3

I have a table called data in mysql database. The table is quite large and has about 500k records and this number will grow up to 1 million. Each record consists of about 50 columns and most of them contain varchars.

The data table is being used very frequently. Actually, most queries access this table. The data is being read from and written to it by ~50 users simultaneously. The system is highly loaded with the users uploading and checking their data so it can be stopped maximum for an hour or two.

After some research. I found out that almost all the select queries that have 'where' clause use one of four fields in the table. That fields are: isActive, country, state, city - all are in the int format.

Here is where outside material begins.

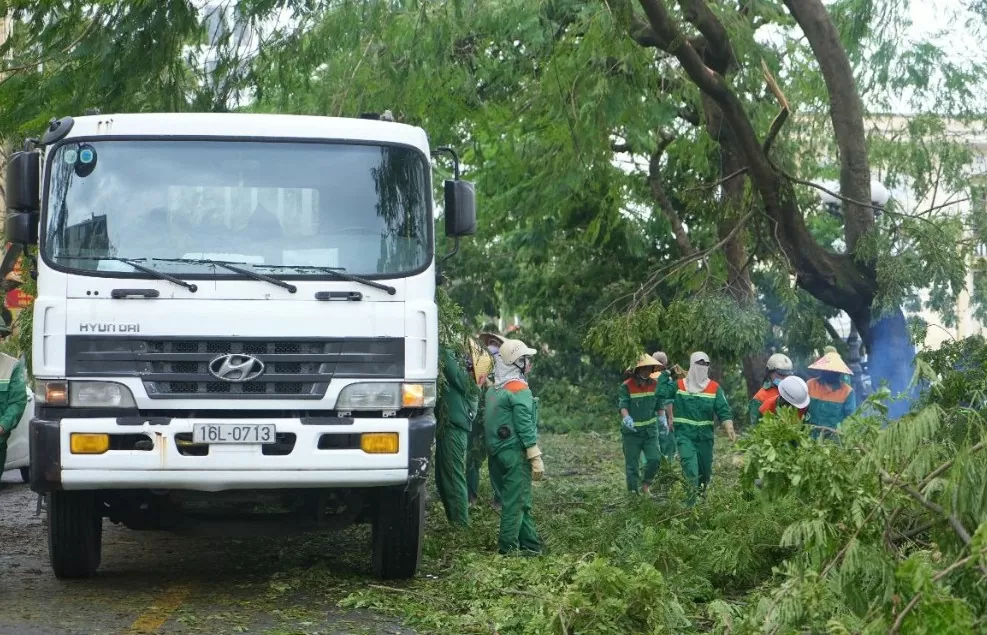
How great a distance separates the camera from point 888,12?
14.3 m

The where can be either

    where isActive = {0|1}

or

    where isActive = {0|1} and {country|state|city} = {someIntValue}

or

    where {country|state|city} = {someIntValue}

And the last thing is that the table does not have any indexes except for the primary id one.

After the table has grown to current sizes i faced some performance issues.

So, my question is if i create the indexes on the columns isActive, country, state and city will the performance increase?

UPD: I've just created an index on one of that fields and WOW! the queries are being executed immediately. Thank you, guys.

kbeat
  • 149
  • 1
  • 12
  • 1
    Yes it will - just try it - you don't lose any data. You could use tinyint when just using values 0 or 1. – bestprogrammerintheworld Jun 06 '13 at 19:08
  • is it a complex single index for all that fields or separate ones for each field? as i've understood, creating index will cause table recreation and i don't want to risk. – kbeat Jun 06 '13 at 19:11
  • 1
    Table recreation? Creating or deleting an index will not affect any of the data, or the table itself. – PeteGO Jun 06 '13 at 19:15
  • To answer your question we need the current and target cardinality of each of the 4 columns. (total distinct / total rows, now and an estimation of what you think it will be when the table will have 1M records). – Sebas Jun 06 '13 at 19:26
  • Do you have queries which check all 3 (or 4) columns, like: `where (country = X and state = Y and city = Z)` ? – ypercubeᵀᴹ Jun 06 '13 at 19:39
  • No, i've eliminated all such queries on the language level – kbeat Jun 06 '13 at 19:40
  • BTW, creating index really causes the table recreation so i had about 10 insert and update request being locked while the index was being created – kbeat Jun 06 '13 at 19:41
  • With your current "solution" you are rolling a dice. I suggest you extract the data I asked for so we can provide a correct assessment. – Sebas Jun 06 '13 at 19:42
  • It would also help if you added the output of `SHOW CREATE TABLE tablename;` in the question. – ypercubeᵀᴹ Jun 06 '13 at 19:43

3 Answers3

2

I don't think it's a good idea to index the isActive field because it'll cause the indexing overhead when adding/updating/deleting, but it'll only split data in two chunks (1 and 0) when reading so it'll not really help.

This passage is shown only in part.